Devon Island, the largest uninhabited island on the planet, is currently used for the Haughton-Mars Project (HMP), an international, multidisciplinary field-research venture, aiming to support manned missions to Mars. HMP, which started in 1997, is considered the longest NASA-funded research project on Earth.

Devon Island offers many challenges like Mars, according to Pascal Lee, HMP mission director and principal investigator of the Mars Institute.

"The climate is cold — not quite as cold as Mars, but in the right direction,” he told Space.com. "The climate is dry — not quite as dry as Mars, but it's in the right direction. And the terrain is unvegetated, not completely, but mostly. Not to mention the rocky, frozen ground and glaciers."

Devon Island also features the Haughton Crater, about 23 million years old and 12 miles in diameter. Lee described the impact that created the crater as "so violent that it dug all the way down to a mile into the rocks of Devon Island."

The impact caused the compact rocks of the island to be colonised by microbes. The crater in the polar desert of Devon Island is surrounded by valley networks, canyons, gullies and ancient lake beds, which are all considered to have counterparts on Mars.

However, "that's not to say that they were necessarily the same things that we were seeing on Mars,” Lee noted. “But there was a convergence of all these geologic features in one location."

In fact, Lee believes that Devon Island might provide important clues about early Mars. The HMP director explains that he's skeptical of the idea that the young Mars once had a warm and wet climate, which he proposed that despite its warm ground, early Mars had a cold climate.

With impacts, dumping heat into the ground, and more active volcanism on the young Mars, Lee said that water vapour could have been brought into its frigid atmosphere. There were also transient ice covers on the Red Planet and as the ground was warm, not the climate, Lee said the ice covers could have melted from underneath, creating valley networks.

The Mars-like features of Devon Island make the site suitable to plan a crewed trip to the Red Planet, Lee said. More of its Mars-like attributes, like ground ice, patterned ground, debris flows, cold-desert weathering crusts and paleo-lake deposits, offer more benefits for would-be Mars explorers.

"It's an infrastructure that is dedicated to advancing the exploration of Mars by robotic and human means," he said. Many astronauts had already been in the site, and Lee said they are expecting more will come as part of the actual training.

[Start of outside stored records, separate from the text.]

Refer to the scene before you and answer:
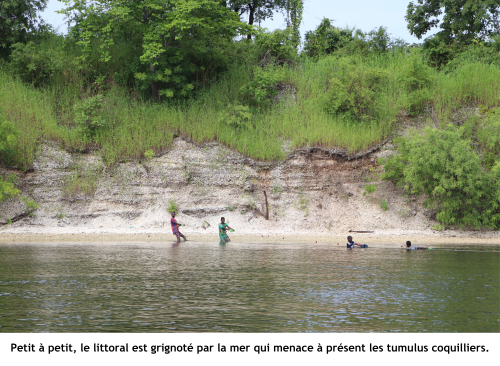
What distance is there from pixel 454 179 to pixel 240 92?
59.7 feet

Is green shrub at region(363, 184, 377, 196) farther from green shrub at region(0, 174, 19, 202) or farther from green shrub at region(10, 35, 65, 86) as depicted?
green shrub at region(10, 35, 65, 86)

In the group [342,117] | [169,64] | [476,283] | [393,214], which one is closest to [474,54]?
[342,117]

The HMP teams have already used Devon Island to test robotic rovers, spacesuits, drills and aerial drones, Space.com reported. Currently, gears, such as the Mars-1and OkarianHumvee rovers and personal all-terrain vehicles (ATVs), are at the site for short treks.

Lee and a small group of scientists from across the world are currently working for the 20th HMP field campaign in mid-2016.

"The way I envision it, Devon Island will eventually become a training site for astronauts bound for Mars," he said. "It will become one of the imperative stops, if not the final stop, in your preparation for the Red Planet."